### PROVIDED ENTRIES

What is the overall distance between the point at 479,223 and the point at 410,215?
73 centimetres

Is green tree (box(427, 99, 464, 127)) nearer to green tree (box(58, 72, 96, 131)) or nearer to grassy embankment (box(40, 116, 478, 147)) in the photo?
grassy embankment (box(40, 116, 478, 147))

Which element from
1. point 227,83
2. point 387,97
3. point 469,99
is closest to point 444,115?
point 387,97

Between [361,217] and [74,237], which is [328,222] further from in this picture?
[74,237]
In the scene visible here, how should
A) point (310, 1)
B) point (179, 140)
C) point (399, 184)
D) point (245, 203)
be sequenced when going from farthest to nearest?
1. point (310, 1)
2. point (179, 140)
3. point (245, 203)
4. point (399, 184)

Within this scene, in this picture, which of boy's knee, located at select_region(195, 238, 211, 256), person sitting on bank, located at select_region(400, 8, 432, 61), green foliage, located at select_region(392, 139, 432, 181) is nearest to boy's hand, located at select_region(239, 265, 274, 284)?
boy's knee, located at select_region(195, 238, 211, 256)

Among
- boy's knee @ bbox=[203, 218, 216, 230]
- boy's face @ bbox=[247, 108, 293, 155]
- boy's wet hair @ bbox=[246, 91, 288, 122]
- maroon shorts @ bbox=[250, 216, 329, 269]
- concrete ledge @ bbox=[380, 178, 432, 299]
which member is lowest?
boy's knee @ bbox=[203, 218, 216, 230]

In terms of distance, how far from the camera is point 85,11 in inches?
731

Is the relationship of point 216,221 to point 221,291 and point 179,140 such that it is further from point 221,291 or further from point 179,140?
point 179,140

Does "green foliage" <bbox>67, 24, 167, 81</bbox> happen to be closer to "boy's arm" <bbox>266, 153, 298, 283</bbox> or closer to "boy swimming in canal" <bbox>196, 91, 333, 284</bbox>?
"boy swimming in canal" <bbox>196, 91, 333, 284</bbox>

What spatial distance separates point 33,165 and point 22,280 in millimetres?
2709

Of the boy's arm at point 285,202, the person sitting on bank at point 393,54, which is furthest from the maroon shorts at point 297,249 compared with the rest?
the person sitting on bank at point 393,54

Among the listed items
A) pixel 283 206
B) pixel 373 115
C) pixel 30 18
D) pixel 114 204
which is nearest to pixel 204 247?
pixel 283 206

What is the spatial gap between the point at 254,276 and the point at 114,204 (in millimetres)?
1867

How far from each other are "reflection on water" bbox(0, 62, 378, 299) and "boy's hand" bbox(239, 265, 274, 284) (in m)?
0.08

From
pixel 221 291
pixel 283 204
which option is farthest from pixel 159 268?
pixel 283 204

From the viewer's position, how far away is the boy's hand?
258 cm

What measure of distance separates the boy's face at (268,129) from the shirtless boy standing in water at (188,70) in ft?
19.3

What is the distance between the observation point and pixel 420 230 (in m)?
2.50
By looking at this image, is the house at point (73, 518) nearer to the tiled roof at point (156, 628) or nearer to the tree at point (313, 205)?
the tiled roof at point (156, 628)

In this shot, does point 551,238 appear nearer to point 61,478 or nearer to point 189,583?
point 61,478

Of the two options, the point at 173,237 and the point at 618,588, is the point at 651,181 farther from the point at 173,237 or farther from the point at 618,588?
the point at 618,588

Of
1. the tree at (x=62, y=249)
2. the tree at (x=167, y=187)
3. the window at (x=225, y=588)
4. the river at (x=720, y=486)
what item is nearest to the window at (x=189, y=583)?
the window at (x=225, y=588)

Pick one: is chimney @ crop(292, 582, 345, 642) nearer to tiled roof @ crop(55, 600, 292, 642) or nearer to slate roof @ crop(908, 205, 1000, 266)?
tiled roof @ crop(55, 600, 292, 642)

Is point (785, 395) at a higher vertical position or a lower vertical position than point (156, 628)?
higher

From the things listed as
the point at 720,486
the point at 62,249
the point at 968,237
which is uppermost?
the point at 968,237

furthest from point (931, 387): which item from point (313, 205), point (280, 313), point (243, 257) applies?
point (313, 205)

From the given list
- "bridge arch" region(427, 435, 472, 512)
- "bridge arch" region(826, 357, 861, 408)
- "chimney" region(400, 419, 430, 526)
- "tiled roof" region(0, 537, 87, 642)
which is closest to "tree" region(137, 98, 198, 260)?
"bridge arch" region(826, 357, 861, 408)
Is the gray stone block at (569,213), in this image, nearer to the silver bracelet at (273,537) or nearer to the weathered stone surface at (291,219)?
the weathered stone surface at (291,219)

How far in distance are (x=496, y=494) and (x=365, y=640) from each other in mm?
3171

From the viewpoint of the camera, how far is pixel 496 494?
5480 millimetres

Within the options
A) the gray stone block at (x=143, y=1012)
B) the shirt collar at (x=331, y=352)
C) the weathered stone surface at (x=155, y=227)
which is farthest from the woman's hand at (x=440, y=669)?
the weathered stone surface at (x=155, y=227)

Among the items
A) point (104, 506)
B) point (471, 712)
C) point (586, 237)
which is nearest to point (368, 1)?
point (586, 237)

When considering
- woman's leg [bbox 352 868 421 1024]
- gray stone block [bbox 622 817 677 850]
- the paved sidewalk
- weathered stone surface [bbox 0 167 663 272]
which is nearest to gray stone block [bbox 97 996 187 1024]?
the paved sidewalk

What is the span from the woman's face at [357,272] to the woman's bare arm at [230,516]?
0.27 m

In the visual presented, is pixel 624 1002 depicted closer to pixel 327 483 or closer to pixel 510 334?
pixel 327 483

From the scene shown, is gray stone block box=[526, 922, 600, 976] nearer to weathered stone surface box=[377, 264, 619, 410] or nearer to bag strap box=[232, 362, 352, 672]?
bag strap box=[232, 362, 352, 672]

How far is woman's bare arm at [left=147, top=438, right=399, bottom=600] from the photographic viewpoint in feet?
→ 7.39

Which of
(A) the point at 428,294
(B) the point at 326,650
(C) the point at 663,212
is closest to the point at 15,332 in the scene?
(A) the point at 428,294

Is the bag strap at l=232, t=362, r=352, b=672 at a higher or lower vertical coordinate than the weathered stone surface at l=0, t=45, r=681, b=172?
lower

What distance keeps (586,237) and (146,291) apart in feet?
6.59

### WHAT IS REQUIRED
Can you write out every one of the records above word for word, leaving nothing out and changing nothing?

### THE RESULT
What is the overall distance between the point at 479,223 and the point at 410,215?
73 centimetres

Is green tree (box(427, 99, 464, 127)) nearer to green tree (box(58, 72, 96, 131)) or nearer to grassy embankment (box(40, 116, 478, 147)) in the photo?
grassy embankment (box(40, 116, 478, 147))

Which element from
1. point 227,83
2. point 387,97
3. point 469,99
is closest to point 444,115?
point 387,97

Between [361,217] and [74,237], which is [328,222] further from in this picture?
[74,237]
In the scene visible here, how should
A) point (310, 1)
B) point (179, 140)
C) point (399, 184)
D) point (245, 203)
be sequenced when going from farthest to nearest?
1. point (310, 1)
2. point (179, 140)
3. point (245, 203)
4. point (399, 184)

Within this scene, in this picture, which of boy's knee, located at select_region(195, 238, 211, 256), person sitting on bank, located at select_region(400, 8, 432, 61), green foliage, located at select_region(392, 139, 432, 181) is nearest to boy's hand, located at select_region(239, 265, 274, 284)?
boy's knee, located at select_region(195, 238, 211, 256)

Among
- boy's knee @ bbox=[203, 218, 216, 230]
- boy's face @ bbox=[247, 108, 293, 155]
- boy's wet hair @ bbox=[246, 91, 288, 122]
- maroon shorts @ bbox=[250, 216, 329, 269]
- concrete ledge @ bbox=[380, 178, 432, 299]
which member is lowest?
boy's knee @ bbox=[203, 218, 216, 230]

In terms of distance, how far from the camera is point 85,11 in inches?
731

Is the relationship of point 216,221 to point 221,291 and point 179,140 such that it is further from point 221,291 or further from point 179,140?
point 179,140

Does "green foliage" <bbox>67, 24, 167, 81</bbox> happen to be closer to "boy's arm" <bbox>266, 153, 298, 283</bbox> or closer to "boy swimming in canal" <bbox>196, 91, 333, 284</bbox>?
"boy swimming in canal" <bbox>196, 91, 333, 284</bbox>

What spatial distance separates point 33,165 and point 22,280 in millimetres?
2709

Of the boy's arm at point 285,202, the person sitting on bank at point 393,54, which is furthest from the maroon shorts at point 297,249 compared with the rest?
the person sitting on bank at point 393,54

Among the listed items
A) pixel 283 206
B) pixel 373 115
C) pixel 30 18
D) pixel 114 204
which is nearest to pixel 204 247?
pixel 283 206

What is the spatial gap between the point at 254,276 and the point at 114,204 (in millimetres)?
1867

How far from each other are "reflection on water" bbox(0, 62, 378, 299) and "boy's hand" bbox(239, 265, 274, 284) (in m)?
0.08

From
pixel 221 291
pixel 283 204
which option is farthest from pixel 159 268?
pixel 283 204

From the viewer's position, how far away is the boy's hand?
258 cm

What measure of distance separates the boy's face at (268,129) from the shirtless boy standing in water at (188,70) in ft?
19.3

What is the distance between the observation point and pixel 420 230 (in m)?
2.50
By looking at this image, is the house at point (73, 518) nearer to the tiled roof at point (156, 628) or nearer to the tree at point (313, 205)?
the tiled roof at point (156, 628)

In this shot, does point 551,238 appear nearer to point 61,478 or nearer to point 189,583?
point 61,478

Of the two options, the point at 173,237 and the point at 618,588, is the point at 651,181 farther from the point at 173,237 or farther from the point at 618,588?
the point at 618,588

Of
1. the tree at (x=62, y=249)
2. the tree at (x=167, y=187)
3. the window at (x=225, y=588)
4. the river at (x=720, y=486)
what item is nearest to the window at (x=189, y=583)?
the window at (x=225, y=588)

Pick one: is chimney @ crop(292, 582, 345, 642) nearer to tiled roof @ crop(55, 600, 292, 642) or nearer to slate roof @ crop(908, 205, 1000, 266)?
tiled roof @ crop(55, 600, 292, 642)

Is point (785, 395) at a higher vertical position or a lower vertical position than point (156, 628)?
higher

From the things listed as
the point at 720,486
the point at 62,249
the point at 968,237
which is uppermost?
the point at 968,237

furthest from point (931, 387): which item from point (313, 205), point (280, 313), point (243, 257) applies?
point (313, 205)

From the given list
- "bridge arch" region(427, 435, 472, 512)
- "bridge arch" region(826, 357, 861, 408)
- "chimney" region(400, 419, 430, 526)
- "tiled roof" region(0, 537, 87, 642)
which is closest to "tree" region(137, 98, 198, 260)?
"bridge arch" region(826, 357, 861, 408)
Is the gray stone block at (569,213), in this image, nearer to the silver bracelet at (273,537) or nearer to the weathered stone surface at (291,219)?
the weathered stone surface at (291,219)

How far in distance are (x=496, y=494) and (x=365, y=640) from each other in mm?
3171

From the viewpoint of the camera, how far is pixel 496 494?
5480 millimetres

Within the options
A) the gray stone block at (x=143, y=1012)
B) the shirt collar at (x=331, y=352)
C) the weathered stone surface at (x=155, y=227)
which is farthest from the woman's hand at (x=440, y=669)?
the weathered stone surface at (x=155, y=227)

Among the items
A) point (104, 506)
B) point (471, 712)
C) point (586, 237)
which is nearest to point (368, 1)?
point (586, 237)

When considering
- woman's leg [bbox 352 868 421 1024]
- gray stone block [bbox 622 817 677 850]
- the paved sidewalk
- weathered stone surface [bbox 0 167 663 272]
which is nearest to gray stone block [bbox 97 996 187 1024]?
the paved sidewalk

What is the span from the woman's face at [357,272] to the woman's bare arm at [230,516]?
0.27 m

In the visual presented, is pixel 624 1002 depicted closer to pixel 327 483 or closer to pixel 510 334?
pixel 327 483

From the scene shown, is gray stone block box=[526, 922, 600, 976] nearer to weathered stone surface box=[377, 264, 619, 410] or nearer to bag strap box=[232, 362, 352, 672]?
bag strap box=[232, 362, 352, 672]

How far is woman's bare arm at [left=147, top=438, right=399, bottom=600] from the photographic viewpoint in feet?
→ 7.39

Which of
(A) the point at 428,294
(B) the point at 326,650
(C) the point at 663,212
is closest to the point at 15,332 in the scene?
(A) the point at 428,294

Is the bag strap at l=232, t=362, r=352, b=672 at a higher or lower vertical coordinate than the weathered stone surface at l=0, t=45, r=681, b=172?
lower

What distance keeps (586,237) and (146,291) apart in feet?
6.59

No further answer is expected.